The special session marked a power shift in the state's response to the virus. Throughout the pandemic, Beshear acted unilaterally in setting statewide virus policies, saying his actions saved lives. Republicans criticized him for what they branded as overly broad and stringent restrictions.
The special session comes as Kentucky's hospitals struggle with a record influx of virus cases. Beshear warned Thursday that only 90 adult intensive care beds were available statewide. He noted nearly two-thirds of Kentucky's hospitals face critical staffing shortages, and more than 300 Kentucky National Guard members will be headed to 21 hospitals to assist health care workers. "Our hospital situation has never been more dire in my lifetime than it is right now," Beshear said.
Working into the night, Republican lawmakers asserted their newfound dominance in shaping Kentucky's pandemic policies - the result of a state Supreme Court ruling last month. The court cleared the way for laws to take effect limiting the governor's emergency powers to impose virus restrictions.
The governor responded by calling the legislature into session. The school-related bill would nullify the state school board's requirement that anyone in public K-12 schools wear a mask. It also would end a separate state mask mandate for child-care centers.
Another bill winning final passage Thursday night would impose a prolonged ban on any statewide mask mandate, leaving masking decisions up to local governments and businesses. It was part of a broad measure addressing medical staffing, vaccines, tests and treatments related to COVID-19.
Beshear vetoed the mask provisions in that bill as well, prompting another quick override attempt. The legislature also passed a measure to appropriate more than $69 million in federal funds for pandemic-related efforts.
The funds are aimed at increasing COVID-19 testing for health care providers, schools, health departments and correctional facilities. During debate on the schools bill, supporters said mask decisions are best left to local boards, to reflect the will of their communities.
"This bill will give local control back to the districts - not mandating they do, not mandating they don't. They make the decision of what they think is best for their constituents in their communities," said Republican Sen. Max Wise, the bill's sponsor.

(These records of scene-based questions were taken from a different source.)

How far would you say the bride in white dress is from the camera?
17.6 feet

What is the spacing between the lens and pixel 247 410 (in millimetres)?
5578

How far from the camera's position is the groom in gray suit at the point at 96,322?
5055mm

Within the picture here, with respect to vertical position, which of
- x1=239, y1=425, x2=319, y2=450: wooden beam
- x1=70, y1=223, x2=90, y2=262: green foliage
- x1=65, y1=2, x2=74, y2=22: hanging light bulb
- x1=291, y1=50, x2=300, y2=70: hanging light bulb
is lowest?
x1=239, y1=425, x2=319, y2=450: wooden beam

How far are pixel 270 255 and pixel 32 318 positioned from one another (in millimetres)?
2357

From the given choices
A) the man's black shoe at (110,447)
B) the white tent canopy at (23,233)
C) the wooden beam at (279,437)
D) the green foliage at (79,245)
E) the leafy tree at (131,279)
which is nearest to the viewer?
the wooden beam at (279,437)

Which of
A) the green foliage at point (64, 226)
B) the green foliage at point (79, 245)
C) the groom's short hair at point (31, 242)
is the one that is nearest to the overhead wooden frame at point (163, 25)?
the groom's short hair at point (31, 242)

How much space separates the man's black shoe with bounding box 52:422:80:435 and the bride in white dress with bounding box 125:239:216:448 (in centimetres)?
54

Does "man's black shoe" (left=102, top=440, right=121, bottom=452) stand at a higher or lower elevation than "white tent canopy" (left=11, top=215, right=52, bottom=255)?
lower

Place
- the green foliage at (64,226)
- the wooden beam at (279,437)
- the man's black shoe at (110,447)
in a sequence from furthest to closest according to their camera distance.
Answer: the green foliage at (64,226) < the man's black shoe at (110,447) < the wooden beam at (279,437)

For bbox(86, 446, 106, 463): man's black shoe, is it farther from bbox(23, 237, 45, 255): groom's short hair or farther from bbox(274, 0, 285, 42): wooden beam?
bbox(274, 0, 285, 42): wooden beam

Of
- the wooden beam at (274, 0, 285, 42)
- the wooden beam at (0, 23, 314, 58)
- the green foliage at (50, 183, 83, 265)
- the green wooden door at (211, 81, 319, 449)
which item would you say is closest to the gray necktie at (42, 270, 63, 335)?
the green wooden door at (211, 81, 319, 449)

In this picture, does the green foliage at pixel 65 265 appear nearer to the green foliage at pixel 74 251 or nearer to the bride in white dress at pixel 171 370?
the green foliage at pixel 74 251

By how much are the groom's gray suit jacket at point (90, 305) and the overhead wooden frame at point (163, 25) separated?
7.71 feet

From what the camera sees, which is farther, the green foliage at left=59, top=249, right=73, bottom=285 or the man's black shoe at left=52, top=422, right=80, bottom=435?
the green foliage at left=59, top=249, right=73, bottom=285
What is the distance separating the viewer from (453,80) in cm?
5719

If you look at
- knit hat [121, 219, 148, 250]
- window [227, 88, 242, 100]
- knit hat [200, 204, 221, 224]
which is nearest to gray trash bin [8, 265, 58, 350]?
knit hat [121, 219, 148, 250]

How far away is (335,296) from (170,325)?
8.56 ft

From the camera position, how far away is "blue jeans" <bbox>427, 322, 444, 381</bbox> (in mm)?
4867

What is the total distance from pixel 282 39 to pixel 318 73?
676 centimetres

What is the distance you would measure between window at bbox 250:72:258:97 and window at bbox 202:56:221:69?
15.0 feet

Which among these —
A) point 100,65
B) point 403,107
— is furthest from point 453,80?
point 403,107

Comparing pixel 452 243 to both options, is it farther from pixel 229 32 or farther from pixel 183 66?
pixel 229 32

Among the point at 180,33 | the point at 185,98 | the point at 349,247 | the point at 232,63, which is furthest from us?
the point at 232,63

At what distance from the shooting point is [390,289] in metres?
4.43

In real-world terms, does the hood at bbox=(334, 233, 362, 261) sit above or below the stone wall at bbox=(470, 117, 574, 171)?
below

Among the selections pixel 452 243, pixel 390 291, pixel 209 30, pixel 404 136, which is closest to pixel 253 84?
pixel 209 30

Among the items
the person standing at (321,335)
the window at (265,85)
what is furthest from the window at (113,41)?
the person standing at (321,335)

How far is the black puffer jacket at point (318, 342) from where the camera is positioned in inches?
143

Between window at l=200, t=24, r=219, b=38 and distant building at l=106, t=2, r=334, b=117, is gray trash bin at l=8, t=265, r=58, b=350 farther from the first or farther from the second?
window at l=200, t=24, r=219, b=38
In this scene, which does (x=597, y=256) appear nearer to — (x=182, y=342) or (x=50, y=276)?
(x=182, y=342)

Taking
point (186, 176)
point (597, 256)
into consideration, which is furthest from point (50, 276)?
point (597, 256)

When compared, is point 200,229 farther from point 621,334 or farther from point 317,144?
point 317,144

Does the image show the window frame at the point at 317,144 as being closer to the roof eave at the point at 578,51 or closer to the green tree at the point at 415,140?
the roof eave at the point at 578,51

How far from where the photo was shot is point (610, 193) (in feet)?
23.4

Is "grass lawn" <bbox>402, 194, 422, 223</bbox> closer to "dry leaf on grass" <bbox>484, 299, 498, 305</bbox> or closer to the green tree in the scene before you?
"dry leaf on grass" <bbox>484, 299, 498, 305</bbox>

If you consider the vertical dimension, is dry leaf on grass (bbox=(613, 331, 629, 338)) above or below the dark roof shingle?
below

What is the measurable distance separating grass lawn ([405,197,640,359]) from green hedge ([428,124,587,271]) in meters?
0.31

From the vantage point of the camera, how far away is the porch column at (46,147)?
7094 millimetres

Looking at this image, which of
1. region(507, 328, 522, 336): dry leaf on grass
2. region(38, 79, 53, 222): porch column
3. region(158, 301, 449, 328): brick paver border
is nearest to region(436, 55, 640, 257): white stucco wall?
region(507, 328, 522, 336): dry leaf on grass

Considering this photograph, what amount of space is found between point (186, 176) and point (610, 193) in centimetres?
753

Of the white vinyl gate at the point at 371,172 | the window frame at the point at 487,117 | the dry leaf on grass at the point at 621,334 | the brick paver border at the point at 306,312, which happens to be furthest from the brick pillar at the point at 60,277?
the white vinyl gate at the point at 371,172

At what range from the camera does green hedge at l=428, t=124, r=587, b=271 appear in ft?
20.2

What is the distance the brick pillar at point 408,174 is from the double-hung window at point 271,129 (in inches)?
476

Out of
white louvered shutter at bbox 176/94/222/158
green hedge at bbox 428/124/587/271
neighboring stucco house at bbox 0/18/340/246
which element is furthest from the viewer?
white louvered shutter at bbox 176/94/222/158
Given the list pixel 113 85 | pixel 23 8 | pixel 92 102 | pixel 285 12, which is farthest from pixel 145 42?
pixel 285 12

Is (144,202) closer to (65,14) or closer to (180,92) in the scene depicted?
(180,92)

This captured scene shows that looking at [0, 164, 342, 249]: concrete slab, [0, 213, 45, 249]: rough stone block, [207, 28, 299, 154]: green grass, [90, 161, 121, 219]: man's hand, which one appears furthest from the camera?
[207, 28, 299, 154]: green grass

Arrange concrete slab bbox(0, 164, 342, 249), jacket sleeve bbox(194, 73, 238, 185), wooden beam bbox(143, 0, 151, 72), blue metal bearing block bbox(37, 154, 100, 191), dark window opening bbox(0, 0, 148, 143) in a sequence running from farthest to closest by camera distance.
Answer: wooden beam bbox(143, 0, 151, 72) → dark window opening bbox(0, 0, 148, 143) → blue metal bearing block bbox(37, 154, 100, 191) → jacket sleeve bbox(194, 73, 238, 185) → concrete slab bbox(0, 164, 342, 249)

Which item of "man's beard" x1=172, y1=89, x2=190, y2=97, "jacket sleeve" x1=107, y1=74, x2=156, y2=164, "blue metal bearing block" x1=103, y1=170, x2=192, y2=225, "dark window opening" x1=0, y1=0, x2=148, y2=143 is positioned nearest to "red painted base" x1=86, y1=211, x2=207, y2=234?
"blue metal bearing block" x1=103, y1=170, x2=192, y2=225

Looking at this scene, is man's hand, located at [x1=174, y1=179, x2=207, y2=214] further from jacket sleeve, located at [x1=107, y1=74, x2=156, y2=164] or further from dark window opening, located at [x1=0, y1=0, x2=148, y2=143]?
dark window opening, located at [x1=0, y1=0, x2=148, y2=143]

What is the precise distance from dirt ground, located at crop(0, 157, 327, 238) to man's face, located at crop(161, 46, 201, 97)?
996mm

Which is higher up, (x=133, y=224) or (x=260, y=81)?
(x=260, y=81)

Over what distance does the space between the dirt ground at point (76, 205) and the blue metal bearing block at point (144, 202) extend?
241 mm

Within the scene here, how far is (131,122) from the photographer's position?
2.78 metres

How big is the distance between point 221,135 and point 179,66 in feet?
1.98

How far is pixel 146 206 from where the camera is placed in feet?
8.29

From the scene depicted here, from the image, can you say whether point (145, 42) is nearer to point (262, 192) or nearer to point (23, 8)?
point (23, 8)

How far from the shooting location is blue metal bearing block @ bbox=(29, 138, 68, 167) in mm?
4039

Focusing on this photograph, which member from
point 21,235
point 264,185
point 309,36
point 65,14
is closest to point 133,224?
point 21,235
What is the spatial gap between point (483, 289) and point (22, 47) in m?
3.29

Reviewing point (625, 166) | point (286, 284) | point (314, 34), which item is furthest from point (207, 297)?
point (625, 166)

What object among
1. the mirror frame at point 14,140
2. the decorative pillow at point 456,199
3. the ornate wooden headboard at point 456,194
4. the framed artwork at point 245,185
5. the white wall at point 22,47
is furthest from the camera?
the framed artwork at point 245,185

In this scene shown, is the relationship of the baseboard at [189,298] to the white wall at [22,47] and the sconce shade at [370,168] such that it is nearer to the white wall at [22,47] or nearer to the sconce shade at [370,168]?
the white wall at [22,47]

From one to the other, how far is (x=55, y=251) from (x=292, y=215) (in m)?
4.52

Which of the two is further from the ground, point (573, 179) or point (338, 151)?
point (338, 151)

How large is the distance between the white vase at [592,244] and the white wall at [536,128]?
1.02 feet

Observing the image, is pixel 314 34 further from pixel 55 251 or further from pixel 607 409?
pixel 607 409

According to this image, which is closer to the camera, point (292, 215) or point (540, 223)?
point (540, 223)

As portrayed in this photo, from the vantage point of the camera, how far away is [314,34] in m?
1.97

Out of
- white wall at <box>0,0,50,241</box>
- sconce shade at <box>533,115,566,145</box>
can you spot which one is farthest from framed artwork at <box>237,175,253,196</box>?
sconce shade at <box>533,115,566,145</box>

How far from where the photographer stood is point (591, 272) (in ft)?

Opponents warned that lifting the mask mandate would put children and school staffs at greater risk of contracting COVID-19. By putting the burden on school boards to decide mask policies, Democratic Sen. Karen Berg said the legislature was abdicating its responsibility.
"I think you are asking for fights in school board meetings, where parents are going to be intimidated, where school board members are going to be intimidated," Berg said.